__Your assignment__
Repeat the entries word for word. Leave nothing out.

__Data__
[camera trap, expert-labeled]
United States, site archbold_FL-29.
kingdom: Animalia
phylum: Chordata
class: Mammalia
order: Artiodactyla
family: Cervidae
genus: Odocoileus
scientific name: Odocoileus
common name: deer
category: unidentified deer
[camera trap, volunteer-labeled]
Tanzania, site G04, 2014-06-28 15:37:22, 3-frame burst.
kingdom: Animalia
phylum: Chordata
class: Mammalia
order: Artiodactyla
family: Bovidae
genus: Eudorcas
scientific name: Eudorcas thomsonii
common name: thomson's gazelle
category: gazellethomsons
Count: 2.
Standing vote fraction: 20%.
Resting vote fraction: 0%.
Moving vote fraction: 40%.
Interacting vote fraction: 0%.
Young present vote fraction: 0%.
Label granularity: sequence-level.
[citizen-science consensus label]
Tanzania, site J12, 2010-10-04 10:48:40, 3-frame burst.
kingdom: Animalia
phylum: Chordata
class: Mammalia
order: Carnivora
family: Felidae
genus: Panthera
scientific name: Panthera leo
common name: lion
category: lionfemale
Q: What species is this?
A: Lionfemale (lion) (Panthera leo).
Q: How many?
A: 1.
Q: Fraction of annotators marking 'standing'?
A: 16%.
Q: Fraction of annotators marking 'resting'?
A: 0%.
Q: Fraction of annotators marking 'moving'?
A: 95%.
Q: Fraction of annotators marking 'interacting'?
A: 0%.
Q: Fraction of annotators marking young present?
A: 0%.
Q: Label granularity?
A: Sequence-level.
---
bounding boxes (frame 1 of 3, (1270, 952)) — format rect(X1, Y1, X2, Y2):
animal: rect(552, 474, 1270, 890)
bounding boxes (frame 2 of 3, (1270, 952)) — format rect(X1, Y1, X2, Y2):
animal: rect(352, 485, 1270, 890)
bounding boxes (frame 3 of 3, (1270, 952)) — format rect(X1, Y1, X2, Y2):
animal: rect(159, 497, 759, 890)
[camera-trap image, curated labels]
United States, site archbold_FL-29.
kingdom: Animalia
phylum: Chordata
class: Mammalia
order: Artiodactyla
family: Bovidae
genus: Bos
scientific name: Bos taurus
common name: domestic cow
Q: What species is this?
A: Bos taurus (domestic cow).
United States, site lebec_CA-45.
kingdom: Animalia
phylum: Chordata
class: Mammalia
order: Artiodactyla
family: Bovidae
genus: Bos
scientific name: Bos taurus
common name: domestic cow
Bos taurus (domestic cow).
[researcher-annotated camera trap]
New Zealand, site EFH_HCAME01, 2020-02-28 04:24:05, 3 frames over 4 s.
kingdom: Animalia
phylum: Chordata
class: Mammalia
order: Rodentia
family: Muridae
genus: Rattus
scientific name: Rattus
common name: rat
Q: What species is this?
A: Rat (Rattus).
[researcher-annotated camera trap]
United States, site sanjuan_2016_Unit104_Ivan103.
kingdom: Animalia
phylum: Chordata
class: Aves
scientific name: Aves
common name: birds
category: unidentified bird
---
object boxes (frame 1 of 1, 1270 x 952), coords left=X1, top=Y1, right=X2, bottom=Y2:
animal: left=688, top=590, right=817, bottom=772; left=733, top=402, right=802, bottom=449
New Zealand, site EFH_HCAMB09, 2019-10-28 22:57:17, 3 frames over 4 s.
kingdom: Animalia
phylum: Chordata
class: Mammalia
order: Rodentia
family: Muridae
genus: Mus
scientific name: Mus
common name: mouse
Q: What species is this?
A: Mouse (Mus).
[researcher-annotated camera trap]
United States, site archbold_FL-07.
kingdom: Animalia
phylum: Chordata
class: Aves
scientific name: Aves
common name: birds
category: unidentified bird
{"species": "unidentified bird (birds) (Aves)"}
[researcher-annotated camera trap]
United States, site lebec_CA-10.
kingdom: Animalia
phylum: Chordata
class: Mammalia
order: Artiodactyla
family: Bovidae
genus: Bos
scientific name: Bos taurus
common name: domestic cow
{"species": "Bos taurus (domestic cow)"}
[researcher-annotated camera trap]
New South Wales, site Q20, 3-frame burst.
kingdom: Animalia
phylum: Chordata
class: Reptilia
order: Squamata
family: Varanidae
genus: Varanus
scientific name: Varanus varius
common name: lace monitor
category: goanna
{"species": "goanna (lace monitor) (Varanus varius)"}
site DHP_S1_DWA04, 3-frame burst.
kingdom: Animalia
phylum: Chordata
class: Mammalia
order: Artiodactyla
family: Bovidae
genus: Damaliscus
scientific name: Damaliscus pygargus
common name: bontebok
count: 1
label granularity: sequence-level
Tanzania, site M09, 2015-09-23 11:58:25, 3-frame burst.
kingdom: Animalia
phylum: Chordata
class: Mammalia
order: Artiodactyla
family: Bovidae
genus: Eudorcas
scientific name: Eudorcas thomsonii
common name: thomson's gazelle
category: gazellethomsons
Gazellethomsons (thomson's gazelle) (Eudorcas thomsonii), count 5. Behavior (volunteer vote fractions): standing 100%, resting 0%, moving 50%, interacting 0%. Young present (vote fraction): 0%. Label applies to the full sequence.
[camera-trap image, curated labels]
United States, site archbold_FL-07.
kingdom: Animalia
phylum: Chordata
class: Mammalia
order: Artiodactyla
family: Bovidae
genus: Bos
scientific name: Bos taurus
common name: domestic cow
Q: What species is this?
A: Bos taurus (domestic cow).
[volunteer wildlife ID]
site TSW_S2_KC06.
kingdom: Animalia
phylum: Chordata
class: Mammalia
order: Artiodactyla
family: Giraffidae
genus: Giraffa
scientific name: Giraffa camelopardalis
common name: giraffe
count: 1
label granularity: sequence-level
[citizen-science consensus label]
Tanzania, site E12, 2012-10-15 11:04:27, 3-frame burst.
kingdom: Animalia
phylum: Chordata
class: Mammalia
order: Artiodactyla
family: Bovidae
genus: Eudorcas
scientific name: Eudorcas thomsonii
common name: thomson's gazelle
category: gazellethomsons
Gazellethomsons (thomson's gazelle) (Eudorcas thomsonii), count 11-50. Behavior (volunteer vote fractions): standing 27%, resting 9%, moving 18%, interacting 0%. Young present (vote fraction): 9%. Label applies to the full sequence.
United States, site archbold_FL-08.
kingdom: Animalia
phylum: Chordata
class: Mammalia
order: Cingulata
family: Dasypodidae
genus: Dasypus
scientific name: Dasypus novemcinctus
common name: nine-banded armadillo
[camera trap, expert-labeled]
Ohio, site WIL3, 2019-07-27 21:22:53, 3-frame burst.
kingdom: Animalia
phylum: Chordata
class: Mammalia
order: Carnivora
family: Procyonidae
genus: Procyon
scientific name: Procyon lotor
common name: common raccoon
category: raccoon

__Solution to this problem__
[camera trap, expert-labeled]
United States, site archbold_FL-29.
kingdom: Animalia
phylum: Chordata
class: Mammalia
order: Artiodactyla
family: Cervidae
genus: Odocoileus
scientific name: Odocoileus
common name: deer
category: unidentified deer
[camera trap, volunteer-labeled]
Tanzania, site G04, 2014-06-28 15:37:22, 3-frame burst.
kingdom: Animalia
phylum: Chordata
class: Mammalia
order: Artiodactyla
family: Bovidae
genus: Eudorcas
scientific name: Eudorcas thomsonii
common name: thomson's gazelle
category: gazellethomsons
Count: 2.
Standing vote fraction: 20%.
Resting vote fraction: 0%.
Moving vote fraction: 40%.
Interacting vote fraction: 0%.
Young present vote fraction: 0%.
Label granularity: sequence-level.
[citizen-science consensus label]
Tanzania, site J12, 2010-10-04 10:48:40, 3-frame burst.
kingdom: Animalia
phylum: Chordata
class: Mammalia
order: Carnivora
family: Felidae
genus: Panthera
scientific name: Panthera leo
common name: lion
category: lionfemale
Q: What species is this?
A: Lionfemale (lion) (Panthera leo).
Q: How many?
A: 1.
Q: Fraction of annotators marking 'standing'?
A: 16%.
Q: Fraction of annotators marking 'resting'?
A: 0%.
Q: Fraction of annotators marking 'moving'?
A: 95%.
Q: Fraction of annotators marking 'interacting'?
A: 0%.
Q: Fraction of annotators marking young present?
A: 0%.
Q: Label granularity?
A: Sequence-level.
---
bounding boxes (frame 1 of 3, (1270, 952)) — format rect(X1, Y1, X2, Y2):
animal: rect(552, 474, 1270, 890)
bounding boxes (frame 2 of 3, (1270, 952)) — format rect(X1, Y1, X2, Y2):
animal: rect(352, 485, 1270, 890)
bounding boxes (frame 3 of 3, (1270, 952)) — format rect(X1, Y1, X2, Y2):
animal: rect(159, 497, 759, 890)
[camera-trap image, curated labels]
United States, site archbold_FL-29.
kingdom: Animalia
phylum: Chordata
class: Mammalia
order: Artiodactyla
family: Bovidae
genus: Bos
scientific name: Bos taurus
common name: domestic cow
Q: What species is this?
A: Bos taurus (domestic cow).
United States, site lebec_CA-45.
kingdom: Animalia
phylum: Chordata
class: Mammalia
order: Artiodactyla
family: Bovidae
genus: Bos
scientific name: Bos taurus
common name: domestic cow
Bos taurus (domestic cow).
[researcher-annotated camera trap]
New Zealand, site EFH_HCAME01, 2020-02-28 04:24:05, 3 frames over 4 s.
kingdom: Animalia
phylum: Chordata
class: Mammalia
order: Rodentia
family: Muridae
genus: Rattus
scientific name: Rattus
common name: rat
Q: What species is this?
A: Rat (Rattus).
[researcher-annotated camera trap]
United States, site sanjuan_2016_Unit104_Ivan103.
kingdom: Animalia
phylum: Chordata
class: Aves
scientific name: Aves
common name: birds
category: unidentified bird
---
object boxes (frame 1 of 1, 1270 x 952), coords left=X1, top=Y1, right=X2, bottom=Y2:
animal: left=688, top=590, right=817, bottom=772; left=733, top=402, right=802, bottom=449
New Zealand, site EFH_HCAMB09, 2019-10-28 22:57:17, 3 frames over 4 s.
kingdom: Animalia
phylum: Chordata
class: Mammalia
order: Rodentia
family: Muridae
genus: Mus
scientific name: Mus
common name: mouse
Q: What species is this?
A: Mouse (Mus).
[researcher-annotated camera trap]
United States, site archbold_FL-07.
kingdom: Animalia
phylum: Chordata
class: Aves
scientific name: Aves
common name: birds
category: unidentified bird
{"species": "unidentified bird (birds) (Aves)"}
[researcher-annotated camera trap]
United States, site lebec_CA-10.
kingdom: Animalia
phylum: Chordata
class: Mammalia
order: Artiodactyla
family: Bovidae
genus: Bos
scientific name: Bos taurus
common name: domestic cow
{"species": "Bos taurus (domestic cow)"}
[researcher-annotated camera trap]
New South Wales, site Q20, 3-frame burst.
kingdom: Animalia
phylum: Chordata
class: Reptilia
order: Squamata
family: Varanidae
genus: Varanus
scientific name: Varanus varius
common name: lace monitor
category: goanna
{"species": "goanna (lace monitor) (Varanus varius)"}
site DHP_S1_DWA04, 3-frame burst.
kingdom: Animalia
phylum: Chordata
class: Mammalia
order: Artiodactyla
family: Bovidae
genus: Damaliscus
scientific name: Damaliscus pygargus
common name: bontebok
count: 1
label granularity: sequence-level
Tanzania, site M09, 2015-09-23 11:58:25, 3-frame burst.
kingdom: Animalia
phylum: Chordata
class: Mammalia
order: Artiodactyla
family: Bovidae
genus: Eudorcas
scientific name: Eudorcas thomsonii
common name: thomson's gazelle
category: gazellethomsons
Gazellethomsons (thomson's gazelle) (Eudorcas thomsonii), count 5. Behavior (volunteer vote fractions): standing 100%, resting 0%, moving 50%, interacting 0%. Young present (vote fraction): 0%. Label applies to the full sequence.
[camera-trap image, curated labels]
United States, site archbold_FL-07.
kingdom: Animalia
phylum: Chordata
class: Mammalia
order: Artiodactyla
family: Bovidae
genus: Bos
scientific name: Bos taurus
common name: domestic cow
Q: What species is this?
A: Bos taurus (domestic cow).
[volunteer wildlife ID]
site TSW_S2_KC06.
kingdom: Animalia
phylum: Chordata
class: Mammalia
order: Artiodactyla
family: Giraffidae
genus: Giraffa
scientific name: Giraffa camelopardalis
common name: giraffe
count: 1
label granularity: sequence-level
[citizen-science consensus label]
Tanzania, site E12, 2012-10-15 11:04:27, 3-frame burst.
kingdom: Animalia
phylum: Chordata
class: Mammalia
order: Artiodactyla
family: Bovidae
genus: Eudorcas
scientific name: Eudorcas thomsonii
common name: thomson's gazelle
category: gazellethomsons
Gazellethomsons (thomson's gazelle) (Eudorcas thomsonii), count 11-50. Behavior (volunteer vote fractions): standing 27%, resting 9%, moving 18%, interacting 0%. Young present (vote fraction): 9%. Label applies to the full sequence.
United States, site archbold_FL-08.
kingdom: Animalia
phylum: Chordata
class: Mammalia
order: Cingulata
family: Dasypodidae
genus: Dasypus
scientific name: Dasypus novemcinctus
common name: nine-banded armadillo
[camera trap, expert-labeled]
Ohio, site WIL3, 2019-07-27 21:22:53, 3-frame burst.
kingdom: Animalia
phylum: Chordata
class: Mammalia
order: Carnivora
family: Procyonidae
genus: Procyon
scientific name: Procyon lotor
common name: common raccoon
category: raccoon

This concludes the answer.